I was not suggesting that JSON should be in American English only. I am European. I have never been in the USA. I have been in France, the Netherlands, Belgium, the UK and Ireland. I speak several languages well (English, French and Dutch) and have at least some level in Esperanto and Italian. I am well aware of what's on the globe.
I do recognize that computers have an American bias because of their history. The thing is: that will be true for almost everything in computing. Some Indian programmer with Urdu as a mother tongue still types words like "if" and "while" in his code. And the thing is, that's most convenient for him. Keyboards all over the world might have a variety of layouts (Qwerty, Azerty, Dvorak) but they all have a Western bias. To type Chinese, you will either need a keyboard that covers the entire floor of your office, or you come up with some more sophisticated system based on a more European or American keyboard. The Chinese use a system called "Pinyin"; it is the "foremost romanization system for Standard Mandarin Chinese." (according to Wikipedia) This system was invented by a Chinese person, published by the Chinese government and pre-dates computers.

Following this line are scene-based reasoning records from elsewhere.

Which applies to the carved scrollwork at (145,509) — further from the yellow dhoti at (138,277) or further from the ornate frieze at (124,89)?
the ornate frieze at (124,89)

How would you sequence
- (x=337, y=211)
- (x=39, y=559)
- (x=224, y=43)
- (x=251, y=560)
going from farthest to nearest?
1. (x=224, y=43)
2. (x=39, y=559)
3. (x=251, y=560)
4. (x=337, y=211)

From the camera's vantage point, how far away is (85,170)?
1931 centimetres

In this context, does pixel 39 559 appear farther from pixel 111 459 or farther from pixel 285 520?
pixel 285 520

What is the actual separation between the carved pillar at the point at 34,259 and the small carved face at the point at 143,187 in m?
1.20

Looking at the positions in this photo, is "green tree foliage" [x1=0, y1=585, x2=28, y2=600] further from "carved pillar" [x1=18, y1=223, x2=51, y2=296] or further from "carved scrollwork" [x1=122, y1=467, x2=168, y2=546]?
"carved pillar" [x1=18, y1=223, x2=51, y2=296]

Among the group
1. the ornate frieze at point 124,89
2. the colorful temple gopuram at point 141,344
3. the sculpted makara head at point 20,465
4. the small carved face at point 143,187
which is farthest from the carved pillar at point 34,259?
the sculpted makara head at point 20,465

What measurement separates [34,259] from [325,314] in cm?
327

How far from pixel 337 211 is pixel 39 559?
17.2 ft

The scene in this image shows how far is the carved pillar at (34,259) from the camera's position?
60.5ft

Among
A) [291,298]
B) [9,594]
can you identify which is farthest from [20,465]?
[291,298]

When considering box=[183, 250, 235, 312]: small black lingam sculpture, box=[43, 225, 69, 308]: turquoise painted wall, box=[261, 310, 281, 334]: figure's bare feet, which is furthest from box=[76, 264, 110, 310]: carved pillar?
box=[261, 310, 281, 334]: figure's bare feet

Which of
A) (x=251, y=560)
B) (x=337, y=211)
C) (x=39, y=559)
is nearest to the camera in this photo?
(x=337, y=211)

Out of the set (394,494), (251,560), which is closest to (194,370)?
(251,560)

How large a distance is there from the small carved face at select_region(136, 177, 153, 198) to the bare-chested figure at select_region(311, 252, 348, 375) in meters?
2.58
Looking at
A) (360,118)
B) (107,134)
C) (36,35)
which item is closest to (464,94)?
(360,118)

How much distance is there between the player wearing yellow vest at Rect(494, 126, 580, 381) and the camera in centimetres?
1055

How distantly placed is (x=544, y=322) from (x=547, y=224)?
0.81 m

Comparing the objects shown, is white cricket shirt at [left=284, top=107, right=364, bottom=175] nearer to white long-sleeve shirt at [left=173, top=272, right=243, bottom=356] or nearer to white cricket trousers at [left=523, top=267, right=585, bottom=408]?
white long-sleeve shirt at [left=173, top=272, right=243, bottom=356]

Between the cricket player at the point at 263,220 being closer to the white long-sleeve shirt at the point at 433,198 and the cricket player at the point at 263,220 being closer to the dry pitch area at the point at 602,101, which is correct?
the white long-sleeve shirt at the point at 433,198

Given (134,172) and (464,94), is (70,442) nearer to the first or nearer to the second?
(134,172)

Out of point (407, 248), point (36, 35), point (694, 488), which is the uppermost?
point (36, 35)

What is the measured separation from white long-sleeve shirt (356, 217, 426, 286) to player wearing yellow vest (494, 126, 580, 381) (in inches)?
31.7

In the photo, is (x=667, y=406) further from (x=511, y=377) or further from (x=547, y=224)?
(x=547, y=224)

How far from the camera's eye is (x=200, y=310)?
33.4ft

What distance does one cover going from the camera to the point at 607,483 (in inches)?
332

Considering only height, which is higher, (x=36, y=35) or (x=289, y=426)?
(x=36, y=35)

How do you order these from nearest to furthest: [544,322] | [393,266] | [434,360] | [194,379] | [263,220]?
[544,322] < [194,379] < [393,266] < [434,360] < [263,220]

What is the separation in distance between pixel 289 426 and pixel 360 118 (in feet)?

The world isn't perfect and for better or worse, a romanized system is the way for typing code and developing software. My suggestion in the video is that the *keys* should be in ASCII, which doesn't necessarily mean English. In my opinion, that is better for everyone, is the most convenient and would cause the fewest compatibility problems.
I made clear in the video that the *values* is the place for emojis and other scripts ( kanji, cyrillic, etc. ).
It's a convenient, technical solution in an imperfect world, not a statement of superiority.
@@GreggInkCodes W response.
🤡
JSON is fine. Not being strongly-typed is by design. There are alternative strongly-typed wire format if that's your use case. (e.g. protobuffer)
We are on the real world -- people use different languages, run incompatible software versions, will enter garbage data, have to pay contractors to update their software -- JSON allows for sufficient leeway for that (backwards compatibility, fail-safe).